No turbulento cenário jurídico brasileiro, a qual julgamento ocorrido nesse século podemos atribuir o título de “julgamento do século”? Faremos algumas considerações esperando responder essa pergunta. Que o leitor possa tomar sua própria decisão.
Muitos atribuem ao julgamento do Mensalão esse título, pela relevância histórica dos fatos e personagens envolvidos. Outros, pela mesma razão, atribuem ao julgamento de Lula na Lava-jato. Contrariando as expectativas, atribuo esse título ao julgamento de aceitação da denúncia de golpe de Estado ao ex-presidente Jair Bolsonaro e dezenas de outros acusados. Por quê?

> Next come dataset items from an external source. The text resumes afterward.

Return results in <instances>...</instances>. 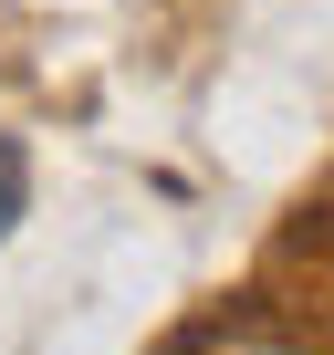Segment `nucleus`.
<instances>
[{
    "label": "nucleus",
    "mask_w": 334,
    "mask_h": 355,
    "mask_svg": "<svg viewBox=\"0 0 334 355\" xmlns=\"http://www.w3.org/2000/svg\"><path fill=\"white\" fill-rule=\"evenodd\" d=\"M21 209H32V157H21V136H0V241L21 230Z\"/></svg>",
    "instance_id": "1"
},
{
    "label": "nucleus",
    "mask_w": 334,
    "mask_h": 355,
    "mask_svg": "<svg viewBox=\"0 0 334 355\" xmlns=\"http://www.w3.org/2000/svg\"><path fill=\"white\" fill-rule=\"evenodd\" d=\"M209 355H292V345H272V334H220Z\"/></svg>",
    "instance_id": "2"
}]
</instances>
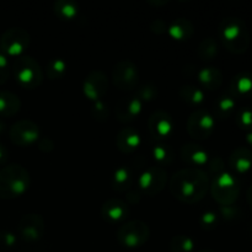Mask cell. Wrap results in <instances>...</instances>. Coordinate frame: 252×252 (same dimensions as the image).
Returning <instances> with one entry per match:
<instances>
[{
	"label": "cell",
	"mask_w": 252,
	"mask_h": 252,
	"mask_svg": "<svg viewBox=\"0 0 252 252\" xmlns=\"http://www.w3.org/2000/svg\"><path fill=\"white\" fill-rule=\"evenodd\" d=\"M209 189L208 175L201 169L187 167L177 171L170 182L175 198L185 203H196L206 196Z\"/></svg>",
	"instance_id": "cell-1"
},
{
	"label": "cell",
	"mask_w": 252,
	"mask_h": 252,
	"mask_svg": "<svg viewBox=\"0 0 252 252\" xmlns=\"http://www.w3.org/2000/svg\"><path fill=\"white\" fill-rule=\"evenodd\" d=\"M219 37L224 47L235 54L245 53L250 44V36L245 24L236 17L225 19L220 22Z\"/></svg>",
	"instance_id": "cell-2"
},
{
	"label": "cell",
	"mask_w": 252,
	"mask_h": 252,
	"mask_svg": "<svg viewBox=\"0 0 252 252\" xmlns=\"http://www.w3.org/2000/svg\"><path fill=\"white\" fill-rule=\"evenodd\" d=\"M30 175L20 165H9L0 170V198H17L27 191Z\"/></svg>",
	"instance_id": "cell-3"
},
{
	"label": "cell",
	"mask_w": 252,
	"mask_h": 252,
	"mask_svg": "<svg viewBox=\"0 0 252 252\" xmlns=\"http://www.w3.org/2000/svg\"><path fill=\"white\" fill-rule=\"evenodd\" d=\"M12 70L17 83L25 89H36L43 80L39 64L31 57H17L12 64Z\"/></svg>",
	"instance_id": "cell-4"
},
{
	"label": "cell",
	"mask_w": 252,
	"mask_h": 252,
	"mask_svg": "<svg viewBox=\"0 0 252 252\" xmlns=\"http://www.w3.org/2000/svg\"><path fill=\"white\" fill-rule=\"evenodd\" d=\"M211 189L213 198L223 207L231 206L240 193V187L236 179L225 171L216 175Z\"/></svg>",
	"instance_id": "cell-5"
},
{
	"label": "cell",
	"mask_w": 252,
	"mask_h": 252,
	"mask_svg": "<svg viewBox=\"0 0 252 252\" xmlns=\"http://www.w3.org/2000/svg\"><path fill=\"white\" fill-rule=\"evenodd\" d=\"M149 228L140 220H132L126 223L117 230V240L123 246L129 249L140 248L149 239Z\"/></svg>",
	"instance_id": "cell-6"
},
{
	"label": "cell",
	"mask_w": 252,
	"mask_h": 252,
	"mask_svg": "<svg viewBox=\"0 0 252 252\" xmlns=\"http://www.w3.org/2000/svg\"><path fill=\"white\" fill-rule=\"evenodd\" d=\"M30 46V34L22 29H9L0 37V48L6 56L21 57Z\"/></svg>",
	"instance_id": "cell-7"
},
{
	"label": "cell",
	"mask_w": 252,
	"mask_h": 252,
	"mask_svg": "<svg viewBox=\"0 0 252 252\" xmlns=\"http://www.w3.org/2000/svg\"><path fill=\"white\" fill-rule=\"evenodd\" d=\"M214 126V117L203 108L194 111L187 121V130L189 135L197 139H207L213 132Z\"/></svg>",
	"instance_id": "cell-8"
},
{
	"label": "cell",
	"mask_w": 252,
	"mask_h": 252,
	"mask_svg": "<svg viewBox=\"0 0 252 252\" xmlns=\"http://www.w3.org/2000/svg\"><path fill=\"white\" fill-rule=\"evenodd\" d=\"M138 79H139V73L133 62L121 61L118 62L117 65L113 70V83L121 90H132L137 86Z\"/></svg>",
	"instance_id": "cell-9"
},
{
	"label": "cell",
	"mask_w": 252,
	"mask_h": 252,
	"mask_svg": "<svg viewBox=\"0 0 252 252\" xmlns=\"http://www.w3.org/2000/svg\"><path fill=\"white\" fill-rule=\"evenodd\" d=\"M39 137L38 127L29 120H22L10 128V139L14 144L27 147L36 142Z\"/></svg>",
	"instance_id": "cell-10"
},
{
	"label": "cell",
	"mask_w": 252,
	"mask_h": 252,
	"mask_svg": "<svg viewBox=\"0 0 252 252\" xmlns=\"http://www.w3.org/2000/svg\"><path fill=\"white\" fill-rule=\"evenodd\" d=\"M166 182V171L161 167H149L139 177V187L147 194H157Z\"/></svg>",
	"instance_id": "cell-11"
},
{
	"label": "cell",
	"mask_w": 252,
	"mask_h": 252,
	"mask_svg": "<svg viewBox=\"0 0 252 252\" xmlns=\"http://www.w3.org/2000/svg\"><path fill=\"white\" fill-rule=\"evenodd\" d=\"M175 122L171 116L165 111H157L149 118L150 134L157 139H166L172 134Z\"/></svg>",
	"instance_id": "cell-12"
},
{
	"label": "cell",
	"mask_w": 252,
	"mask_h": 252,
	"mask_svg": "<svg viewBox=\"0 0 252 252\" xmlns=\"http://www.w3.org/2000/svg\"><path fill=\"white\" fill-rule=\"evenodd\" d=\"M44 231V221L41 216L26 214L20 219L19 233L25 241H37Z\"/></svg>",
	"instance_id": "cell-13"
},
{
	"label": "cell",
	"mask_w": 252,
	"mask_h": 252,
	"mask_svg": "<svg viewBox=\"0 0 252 252\" xmlns=\"http://www.w3.org/2000/svg\"><path fill=\"white\" fill-rule=\"evenodd\" d=\"M107 76L101 71H93L84 81V94L91 101H100L107 93Z\"/></svg>",
	"instance_id": "cell-14"
},
{
	"label": "cell",
	"mask_w": 252,
	"mask_h": 252,
	"mask_svg": "<svg viewBox=\"0 0 252 252\" xmlns=\"http://www.w3.org/2000/svg\"><path fill=\"white\" fill-rule=\"evenodd\" d=\"M142 106L143 101L138 96L122 98L116 106V115L121 122H130L138 117L142 111Z\"/></svg>",
	"instance_id": "cell-15"
},
{
	"label": "cell",
	"mask_w": 252,
	"mask_h": 252,
	"mask_svg": "<svg viewBox=\"0 0 252 252\" xmlns=\"http://www.w3.org/2000/svg\"><path fill=\"white\" fill-rule=\"evenodd\" d=\"M181 157L185 161H187L196 169H201V166H203L208 161V154L206 153V150L193 143L186 144L181 148Z\"/></svg>",
	"instance_id": "cell-16"
},
{
	"label": "cell",
	"mask_w": 252,
	"mask_h": 252,
	"mask_svg": "<svg viewBox=\"0 0 252 252\" xmlns=\"http://www.w3.org/2000/svg\"><path fill=\"white\" fill-rule=\"evenodd\" d=\"M231 169L239 174L249 171L252 166V152L249 148H236L230 155L229 159Z\"/></svg>",
	"instance_id": "cell-17"
},
{
	"label": "cell",
	"mask_w": 252,
	"mask_h": 252,
	"mask_svg": "<svg viewBox=\"0 0 252 252\" xmlns=\"http://www.w3.org/2000/svg\"><path fill=\"white\" fill-rule=\"evenodd\" d=\"M118 149L123 153H132L140 145V135L134 128H125L116 138Z\"/></svg>",
	"instance_id": "cell-18"
},
{
	"label": "cell",
	"mask_w": 252,
	"mask_h": 252,
	"mask_svg": "<svg viewBox=\"0 0 252 252\" xmlns=\"http://www.w3.org/2000/svg\"><path fill=\"white\" fill-rule=\"evenodd\" d=\"M233 97H250L252 96V74L240 73L231 80Z\"/></svg>",
	"instance_id": "cell-19"
},
{
	"label": "cell",
	"mask_w": 252,
	"mask_h": 252,
	"mask_svg": "<svg viewBox=\"0 0 252 252\" xmlns=\"http://www.w3.org/2000/svg\"><path fill=\"white\" fill-rule=\"evenodd\" d=\"M127 204L123 203L120 199H108L102 207V216L110 221H120L127 216Z\"/></svg>",
	"instance_id": "cell-20"
},
{
	"label": "cell",
	"mask_w": 252,
	"mask_h": 252,
	"mask_svg": "<svg viewBox=\"0 0 252 252\" xmlns=\"http://www.w3.org/2000/svg\"><path fill=\"white\" fill-rule=\"evenodd\" d=\"M20 102L19 97L10 91H0V116L10 117L19 112Z\"/></svg>",
	"instance_id": "cell-21"
},
{
	"label": "cell",
	"mask_w": 252,
	"mask_h": 252,
	"mask_svg": "<svg viewBox=\"0 0 252 252\" xmlns=\"http://www.w3.org/2000/svg\"><path fill=\"white\" fill-rule=\"evenodd\" d=\"M193 25L186 19H177L170 26L169 32L172 38L177 41H187L193 34Z\"/></svg>",
	"instance_id": "cell-22"
},
{
	"label": "cell",
	"mask_w": 252,
	"mask_h": 252,
	"mask_svg": "<svg viewBox=\"0 0 252 252\" xmlns=\"http://www.w3.org/2000/svg\"><path fill=\"white\" fill-rule=\"evenodd\" d=\"M199 83L208 90H216L223 83V74L217 68H204L199 71Z\"/></svg>",
	"instance_id": "cell-23"
},
{
	"label": "cell",
	"mask_w": 252,
	"mask_h": 252,
	"mask_svg": "<svg viewBox=\"0 0 252 252\" xmlns=\"http://www.w3.org/2000/svg\"><path fill=\"white\" fill-rule=\"evenodd\" d=\"M132 172L127 166H122L116 170L113 176V186L117 191H126L132 185Z\"/></svg>",
	"instance_id": "cell-24"
},
{
	"label": "cell",
	"mask_w": 252,
	"mask_h": 252,
	"mask_svg": "<svg viewBox=\"0 0 252 252\" xmlns=\"http://www.w3.org/2000/svg\"><path fill=\"white\" fill-rule=\"evenodd\" d=\"M54 11L62 19L71 20L78 15V5L73 1L61 0L54 2Z\"/></svg>",
	"instance_id": "cell-25"
},
{
	"label": "cell",
	"mask_w": 252,
	"mask_h": 252,
	"mask_svg": "<svg viewBox=\"0 0 252 252\" xmlns=\"http://www.w3.org/2000/svg\"><path fill=\"white\" fill-rule=\"evenodd\" d=\"M180 96H181L186 102L192 103V105H199V103L203 102L204 100L203 90L192 85L182 86L181 90H180Z\"/></svg>",
	"instance_id": "cell-26"
},
{
	"label": "cell",
	"mask_w": 252,
	"mask_h": 252,
	"mask_svg": "<svg viewBox=\"0 0 252 252\" xmlns=\"http://www.w3.org/2000/svg\"><path fill=\"white\" fill-rule=\"evenodd\" d=\"M171 252H193L194 243L189 236L176 235L170 243Z\"/></svg>",
	"instance_id": "cell-27"
},
{
	"label": "cell",
	"mask_w": 252,
	"mask_h": 252,
	"mask_svg": "<svg viewBox=\"0 0 252 252\" xmlns=\"http://www.w3.org/2000/svg\"><path fill=\"white\" fill-rule=\"evenodd\" d=\"M218 53V47L213 38H206L198 47V54L203 61H211Z\"/></svg>",
	"instance_id": "cell-28"
},
{
	"label": "cell",
	"mask_w": 252,
	"mask_h": 252,
	"mask_svg": "<svg viewBox=\"0 0 252 252\" xmlns=\"http://www.w3.org/2000/svg\"><path fill=\"white\" fill-rule=\"evenodd\" d=\"M66 71V63L61 58H54L47 65V76L52 80L59 79Z\"/></svg>",
	"instance_id": "cell-29"
},
{
	"label": "cell",
	"mask_w": 252,
	"mask_h": 252,
	"mask_svg": "<svg viewBox=\"0 0 252 252\" xmlns=\"http://www.w3.org/2000/svg\"><path fill=\"white\" fill-rule=\"evenodd\" d=\"M153 155H154V159H157L158 161L161 162V164H170L174 159V153H172V149L169 147V145H162L159 144L157 147H154L153 149Z\"/></svg>",
	"instance_id": "cell-30"
},
{
	"label": "cell",
	"mask_w": 252,
	"mask_h": 252,
	"mask_svg": "<svg viewBox=\"0 0 252 252\" xmlns=\"http://www.w3.org/2000/svg\"><path fill=\"white\" fill-rule=\"evenodd\" d=\"M235 108V100H234L233 96H221L220 98L217 102V113H218L220 117H226L228 115H230L233 112V110Z\"/></svg>",
	"instance_id": "cell-31"
},
{
	"label": "cell",
	"mask_w": 252,
	"mask_h": 252,
	"mask_svg": "<svg viewBox=\"0 0 252 252\" xmlns=\"http://www.w3.org/2000/svg\"><path fill=\"white\" fill-rule=\"evenodd\" d=\"M238 126L241 129H245L251 132L252 130V110L249 108H244L239 112L238 118H236Z\"/></svg>",
	"instance_id": "cell-32"
},
{
	"label": "cell",
	"mask_w": 252,
	"mask_h": 252,
	"mask_svg": "<svg viewBox=\"0 0 252 252\" xmlns=\"http://www.w3.org/2000/svg\"><path fill=\"white\" fill-rule=\"evenodd\" d=\"M9 62H7V56L0 48V85L5 84L9 79Z\"/></svg>",
	"instance_id": "cell-33"
},
{
	"label": "cell",
	"mask_w": 252,
	"mask_h": 252,
	"mask_svg": "<svg viewBox=\"0 0 252 252\" xmlns=\"http://www.w3.org/2000/svg\"><path fill=\"white\" fill-rule=\"evenodd\" d=\"M16 243V238H15L14 234L9 233V231H2L0 233V246H4V248H11Z\"/></svg>",
	"instance_id": "cell-34"
},
{
	"label": "cell",
	"mask_w": 252,
	"mask_h": 252,
	"mask_svg": "<svg viewBox=\"0 0 252 252\" xmlns=\"http://www.w3.org/2000/svg\"><path fill=\"white\" fill-rule=\"evenodd\" d=\"M155 95H157V90H155V88L144 85L142 88V90H140V93L138 94V97H139L142 101H149V100H153Z\"/></svg>",
	"instance_id": "cell-35"
},
{
	"label": "cell",
	"mask_w": 252,
	"mask_h": 252,
	"mask_svg": "<svg viewBox=\"0 0 252 252\" xmlns=\"http://www.w3.org/2000/svg\"><path fill=\"white\" fill-rule=\"evenodd\" d=\"M94 112H96L95 117L97 120L100 118H107L108 117V110H107V106L102 102V101H97L95 102V106H94Z\"/></svg>",
	"instance_id": "cell-36"
},
{
	"label": "cell",
	"mask_w": 252,
	"mask_h": 252,
	"mask_svg": "<svg viewBox=\"0 0 252 252\" xmlns=\"http://www.w3.org/2000/svg\"><path fill=\"white\" fill-rule=\"evenodd\" d=\"M217 223V216L213 212H207L202 216V225L203 228H213Z\"/></svg>",
	"instance_id": "cell-37"
},
{
	"label": "cell",
	"mask_w": 252,
	"mask_h": 252,
	"mask_svg": "<svg viewBox=\"0 0 252 252\" xmlns=\"http://www.w3.org/2000/svg\"><path fill=\"white\" fill-rule=\"evenodd\" d=\"M7 159V150L5 149L4 145L0 144V162H5Z\"/></svg>",
	"instance_id": "cell-38"
},
{
	"label": "cell",
	"mask_w": 252,
	"mask_h": 252,
	"mask_svg": "<svg viewBox=\"0 0 252 252\" xmlns=\"http://www.w3.org/2000/svg\"><path fill=\"white\" fill-rule=\"evenodd\" d=\"M248 201H249V203H250V206L252 208V185L250 187H249V189H248Z\"/></svg>",
	"instance_id": "cell-39"
},
{
	"label": "cell",
	"mask_w": 252,
	"mask_h": 252,
	"mask_svg": "<svg viewBox=\"0 0 252 252\" xmlns=\"http://www.w3.org/2000/svg\"><path fill=\"white\" fill-rule=\"evenodd\" d=\"M246 140H248L249 144H250L252 147V130H251V132L248 133V135H246Z\"/></svg>",
	"instance_id": "cell-40"
},
{
	"label": "cell",
	"mask_w": 252,
	"mask_h": 252,
	"mask_svg": "<svg viewBox=\"0 0 252 252\" xmlns=\"http://www.w3.org/2000/svg\"><path fill=\"white\" fill-rule=\"evenodd\" d=\"M199 252H216V251L211 250V249H206V250H202V251H199Z\"/></svg>",
	"instance_id": "cell-41"
},
{
	"label": "cell",
	"mask_w": 252,
	"mask_h": 252,
	"mask_svg": "<svg viewBox=\"0 0 252 252\" xmlns=\"http://www.w3.org/2000/svg\"><path fill=\"white\" fill-rule=\"evenodd\" d=\"M1 130H4V123L0 122V132H1Z\"/></svg>",
	"instance_id": "cell-42"
},
{
	"label": "cell",
	"mask_w": 252,
	"mask_h": 252,
	"mask_svg": "<svg viewBox=\"0 0 252 252\" xmlns=\"http://www.w3.org/2000/svg\"><path fill=\"white\" fill-rule=\"evenodd\" d=\"M251 230H252V228H251Z\"/></svg>",
	"instance_id": "cell-43"
}]
</instances>
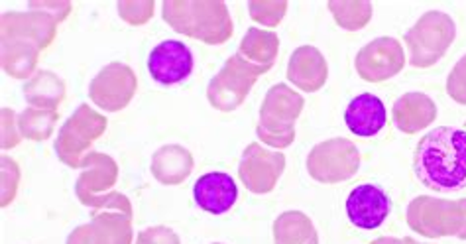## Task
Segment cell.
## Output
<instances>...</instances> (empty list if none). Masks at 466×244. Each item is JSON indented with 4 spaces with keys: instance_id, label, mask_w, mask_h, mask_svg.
I'll use <instances>...</instances> for the list:
<instances>
[{
    "instance_id": "1",
    "label": "cell",
    "mask_w": 466,
    "mask_h": 244,
    "mask_svg": "<svg viewBox=\"0 0 466 244\" xmlns=\"http://www.w3.org/2000/svg\"><path fill=\"white\" fill-rule=\"evenodd\" d=\"M415 178L427 189L452 193L466 188V130L439 127L417 142Z\"/></svg>"
},
{
    "instance_id": "2",
    "label": "cell",
    "mask_w": 466,
    "mask_h": 244,
    "mask_svg": "<svg viewBox=\"0 0 466 244\" xmlns=\"http://www.w3.org/2000/svg\"><path fill=\"white\" fill-rule=\"evenodd\" d=\"M57 22L46 12H5L0 18V59L15 79H30L40 54L56 40Z\"/></svg>"
},
{
    "instance_id": "3",
    "label": "cell",
    "mask_w": 466,
    "mask_h": 244,
    "mask_svg": "<svg viewBox=\"0 0 466 244\" xmlns=\"http://www.w3.org/2000/svg\"><path fill=\"white\" fill-rule=\"evenodd\" d=\"M162 16L171 30L208 46L227 44L235 30L223 0H166Z\"/></svg>"
},
{
    "instance_id": "4",
    "label": "cell",
    "mask_w": 466,
    "mask_h": 244,
    "mask_svg": "<svg viewBox=\"0 0 466 244\" xmlns=\"http://www.w3.org/2000/svg\"><path fill=\"white\" fill-rule=\"evenodd\" d=\"M305 107V99L289 85L278 83L269 87L260 108L256 134L262 144L274 150H286L296 140V120Z\"/></svg>"
},
{
    "instance_id": "5",
    "label": "cell",
    "mask_w": 466,
    "mask_h": 244,
    "mask_svg": "<svg viewBox=\"0 0 466 244\" xmlns=\"http://www.w3.org/2000/svg\"><path fill=\"white\" fill-rule=\"evenodd\" d=\"M408 227L427 239L455 237L466 240V198L439 199L420 195L408 205Z\"/></svg>"
},
{
    "instance_id": "6",
    "label": "cell",
    "mask_w": 466,
    "mask_h": 244,
    "mask_svg": "<svg viewBox=\"0 0 466 244\" xmlns=\"http://www.w3.org/2000/svg\"><path fill=\"white\" fill-rule=\"evenodd\" d=\"M457 38V24L447 12L429 10L403 36L410 52V66L427 69L443 59Z\"/></svg>"
},
{
    "instance_id": "7",
    "label": "cell",
    "mask_w": 466,
    "mask_h": 244,
    "mask_svg": "<svg viewBox=\"0 0 466 244\" xmlns=\"http://www.w3.org/2000/svg\"><path fill=\"white\" fill-rule=\"evenodd\" d=\"M269 69L272 67L250 64V61L244 59L238 52L235 56H230L217 76L208 81V105L220 113L237 111V108L247 101L254 83Z\"/></svg>"
},
{
    "instance_id": "8",
    "label": "cell",
    "mask_w": 466,
    "mask_h": 244,
    "mask_svg": "<svg viewBox=\"0 0 466 244\" xmlns=\"http://www.w3.org/2000/svg\"><path fill=\"white\" fill-rule=\"evenodd\" d=\"M108 120L105 115L96 113L89 105H79L66 125L59 128L56 140V154L66 166L79 169L83 158L89 154L91 144L106 132Z\"/></svg>"
},
{
    "instance_id": "9",
    "label": "cell",
    "mask_w": 466,
    "mask_h": 244,
    "mask_svg": "<svg viewBox=\"0 0 466 244\" xmlns=\"http://www.w3.org/2000/svg\"><path fill=\"white\" fill-rule=\"evenodd\" d=\"M360 168V152L357 144L347 138H330L319 142L308 156L309 176L325 186L349 181Z\"/></svg>"
},
{
    "instance_id": "10",
    "label": "cell",
    "mask_w": 466,
    "mask_h": 244,
    "mask_svg": "<svg viewBox=\"0 0 466 244\" xmlns=\"http://www.w3.org/2000/svg\"><path fill=\"white\" fill-rule=\"evenodd\" d=\"M138 89V77L127 64L113 61L105 66L89 85V99L106 113L127 108Z\"/></svg>"
},
{
    "instance_id": "11",
    "label": "cell",
    "mask_w": 466,
    "mask_h": 244,
    "mask_svg": "<svg viewBox=\"0 0 466 244\" xmlns=\"http://www.w3.org/2000/svg\"><path fill=\"white\" fill-rule=\"evenodd\" d=\"M286 169V156L279 150H269L266 146L252 142L242 152L238 164V178L250 193H272Z\"/></svg>"
},
{
    "instance_id": "12",
    "label": "cell",
    "mask_w": 466,
    "mask_h": 244,
    "mask_svg": "<svg viewBox=\"0 0 466 244\" xmlns=\"http://www.w3.org/2000/svg\"><path fill=\"white\" fill-rule=\"evenodd\" d=\"M406 52L400 40L382 36L370 44H366L354 59V67H357L359 76L368 83H382L406 67Z\"/></svg>"
},
{
    "instance_id": "13",
    "label": "cell",
    "mask_w": 466,
    "mask_h": 244,
    "mask_svg": "<svg viewBox=\"0 0 466 244\" xmlns=\"http://www.w3.org/2000/svg\"><path fill=\"white\" fill-rule=\"evenodd\" d=\"M132 217L118 211H95L87 225L73 229L66 244H132Z\"/></svg>"
},
{
    "instance_id": "14",
    "label": "cell",
    "mask_w": 466,
    "mask_h": 244,
    "mask_svg": "<svg viewBox=\"0 0 466 244\" xmlns=\"http://www.w3.org/2000/svg\"><path fill=\"white\" fill-rule=\"evenodd\" d=\"M391 213V199L376 183H360L347 198L349 221L362 230L380 229Z\"/></svg>"
},
{
    "instance_id": "15",
    "label": "cell",
    "mask_w": 466,
    "mask_h": 244,
    "mask_svg": "<svg viewBox=\"0 0 466 244\" xmlns=\"http://www.w3.org/2000/svg\"><path fill=\"white\" fill-rule=\"evenodd\" d=\"M195 59L189 47L179 40H166L157 44L148 57V71L159 85H177L193 73Z\"/></svg>"
},
{
    "instance_id": "16",
    "label": "cell",
    "mask_w": 466,
    "mask_h": 244,
    "mask_svg": "<svg viewBox=\"0 0 466 244\" xmlns=\"http://www.w3.org/2000/svg\"><path fill=\"white\" fill-rule=\"evenodd\" d=\"M79 169L76 193L83 205L93 198L110 193L118 181V166L108 154L89 152L83 158Z\"/></svg>"
},
{
    "instance_id": "17",
    "label": "cell",
    "mask_w": 466,
    "mask_h": 244,
    "mask_svg": "<svg viewBox=\"0 0 466 244\" xmlns=\"http://www.w3.org/2000/svg\"><path fill=\"white\" fill-rule=\"evenodd\" d=\"M193 199L207 213L225 215L238 201V186L225 172H208L195 181Z\"/></svg>"
},
{
    "instance_id": "18",
    "label": "cell",
    "mask_w": 466,
    "mask_h": 244,
    "mask_svg": "<svg viewBox=\"0 0 466 244\" xmlns=\"http://www.w3.org/2000/svg\"><path fill=\"white\" fill-rule=\"evenodd\" d=\"M329 79V64L315 46H299L288 64V81L303 93H317Z\"/></svg>"
},
{
    "instance_id": "19",
    "label": "cell",
    "mask_w": 466,
    "mask_h": 244,
    "mask_svg": "<svg viewBox=\"0 0 466 244\" xmlns=\"http://www.w3.org/2000/svg\"><path fill=\"white\" fill-rule=\"evenodd\" d=\"M347 128L360 138H372L388 122L386 105L372 93H362L349 103L345 111Z\"/></svg>"
},
{
    "instance_id": "20",
    "label": "cell",
    "mask_w": 466,
    "mask_h": 244,
    "mask_svg": "<svg viewBox=\"0 0 466 244\" xmlns=\"http://www.w3.org/2000/svg\"><path fill=\"white\" fill-rule=\"evenodd\" d=\"M437 118V105L420 91H410L401 95L391 107V120L403 134H417L420 130L431 127Z\"/></svg>"
},
{
    "instance_id": "21",
    "label": "cell",
    "mask_w": 466,
    "mask_h": 244,
    "mask_svg": "<svg viewBox=\"0 0 466 244\" xmlns=\"http://www.w3.org/2000/svg\"><path fill=\"white\" fill-rule=\"evenodd\" d=\"M152 176L162 186H181L193 172V156L179 144H167L152 156Z\"/></svg>"
},
{
    "instance_id": "22",
    "label": "cell",
    "mask_w": 466,
    "mask_h": 244,
    "mask_svg": "<svg viewBox=\"0 0 466 244\" xmlns=\"http://www.w3.org/2000/svg\"><path fill=\"white\" fill-rule=\"evenodd\" d=\"M24 99L34 108L57 111L66 99V83L54 71H35L24 85Z\"/></svg>"
},
{
    "instance_id": "23",
    "label": "cell",
    "mask_w": 466,
    "mask_h": 244,
    "mask_svg": "<svg viewBox=\"0 0 466 244\" xmlns=\"http://www.w3.org/2000/svg\"><path fill=\"white\" fill-rule=\"evenodd\" d=\"M274 244H319V233L308 215L286 211L274 221Z\"/></svg>"
},
{
    "instance_id": "24",
    "label": "cell",
    "mask_w": 466,
    "mask_h": 244,
    "mask_svg": "<svg viewBox=\"0 0 466 244\" xmlns=\"http://www.w3.org/2000/svg\"><path fill=\"white\" fill-rule=\"evenodd\" d=\"M238 54L248 59L250 64L274 67V61L279 54V38L276 32L260 30V28H248L240 42Z\"/></svg>"
},
{
    "instance_id": "25",
    "label": "cell",
    "mask_w": 466,
    "mask_h": 244,
    "mask_svg": "<svg viewBox=\"0 0 466 244\" xmlns=\"http://www.w3.org/2000/svg\"><path fill=\"white\" fill-rule=\"evenodd\" d=\"M57 118V111L30 107L18 115V130L22 134V138L32 142H44L54 134Z\"/></svg>"
},
{
    "instance_id": "26",
    "label": "cell",
    "mask_w": 466,
    "mask_h": 244,
    "mask_svg": "<svg viewBox=\"0 0 466 244\" xmlns=\"http://www.w3.org/2000/svg\"><path fill=\"white\" fill-rule=\"evenodd\" d=\"M329 10L342 30H362L372 20L374 8L366 0H330Z\"/></svg>"
},
{
    "instance_id": "27",
    "label": "cell",
    "mask_w": 466,
    "mask_h": 244,
    "mask_svg": "<svg viewBox=\"0 0 466 244\" xmlns=\"http://www.w3.org/2000/svg\"><path fill=\"white\" fill-rule=\"evenodd\" d=\"M286 0H250L248 12L250 18L266 28H276L284 20L288 12Z\"/></svg>"
},
{
    "instance_id": "28",
    "label": "cell",
    "mask_w": 466,
    "mask_h": 244,
    "mask_svg": "<svg viewBox=\"0 0 466 244\" xmlns=\"http://www.w3.org/2000/svg\"><path fill=\"white\" fill-rule=\"evenodd\" d=\"M154 0H120L116 5L120 18L128 22L130 26H142V24L148 22L154 15Z\"/></svg>"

Os dois primeiros citados, apesar da importância histórica dos casos e das consequências que decorreram deles, nada mais foram que julgamentos dentro de certa normalidade jurídica e, apesar de alguns deslizes, levados a cabo através de procedimentos e forma delineados no ordenamento processual penal brasileiro. Excetuando a importância dos assuntos e dos réus, nada tiveram de excepcional no mundo do direito.
O mesmo não podemos dizer do julgamento da aceitação da denúncia contra Jair Bolsonaro, esse sim foi excepcional no termo exato da palavra. Já vimos muitas coisas estranhas acontecendo em nossa Justiça nos últimos anos. Decisões arbitrárias, condenações políticas, investigações que burlaram o arcabouço legal e muitas outras ilegalidades que anulariam qualquer ato judicial pretérito ao período que vivemos nos últimos dois anos. Esse julgamento foi além.
Não há notícia, na história jurídica brasileira, de um julgamento que tenha ignorado absolutamente tudo que é previsto em nossa legislação processual. Tudo nele poderia ser considerado nulo em qualquer democracia do mundo. Primeiro é a questão do Foro de julgamento, pois foi necessária uma decisão do Supremo alterando o entendimento anterior, visto que nenhum dos acusados teria o foro por prerrogativa de função, conhecido “foro privilegiado”. O Supremo colocou qualquer um, a seu bel prazer, sob sua jurisdição.
Depois foi o atropelo do princípio da ampla defesa. Começando pelo prazo de quinze dias para apresentação de defesa prévia dos réus. Na denúncia, há centenas de milhares de paginas e arquivos para serem analisados e, com prazo tão curto, fica inviabilizada uma análise rigorosa de tudo. Há diversos precedentes que autorizariam um prazo maior, além disso, em unanimidade, as defesas demonstraram a falta de acesso sobre a integralidade das provas coletadas contra os acusados. Isso é um princípio básico do Estado de Direito.
Quando se fala em amplo acesso, não se trata de acesso apenas das provas juntadas pela acusação, mas de todas as provas colhidas, principalmente aquelas que poderiam contrariar a acusação. Significa disponibilizar todos os meios para que a defesa trabalhe. Todos os pedidos nesse sentido foram negados e rebatidos pelo relator do caso.
Vejamos agora o papel do Ministro relator, pois foi na sua atuação que vemos como as regras processuais foram totalmente ignoradas. Em um julgamento para analisar apenas o recebimento de uma denúncia, ou não, o que é julgado são apenas as alegações da acusação e defesa sobre a aptidão ou inépcia da denúncia. Nunca debate-se o mérito desta. Mas o que vimos foi um verdadeiro show de criatividade e assunção do relator ao papel de acusador.
Em um longo voto, o relator do caso não apenas rebateu todas as alegações das defesas, ele desceu a minúcias que esbarraram fortemente no mérito da acusação, e fez mais, em um movimento chocante, exibiu um vídeo selecionado das manifestações do dia oito de janeiro de 2023, vídeo que não constava na denúncia e nem foi apresentado antes às defesas. Em direito esse expediente é conhecido como “prova surpresa” e que não existe em nosso sistema legal. E mesmo onde é aceito, quem faz uso dele é a defesa ou a acusação, nunca o juiz do caso.
Depois de tamanho absurdo, do qual não se tem conhecimento em nenhum dos países democráticos, os votos dos outros Ministros, todos resvalando no mérito da acusação, podem até serem considerados erros brandos, apesar de também não respeitarem o devido processo legal.
Diante dessa singela análise, em minha modesta análise, esse julgamento leva facilmente o título de “julgamento do século”, menos pela importância do caso julgado ou dos acusados, mas por evidenciar abertamente o quando a nossa Justiça deteriorou-se, transformando-se de forma tão clara em uma Justiça de vontades de Homens, não mais de Leis. Uma triste página de nossa história.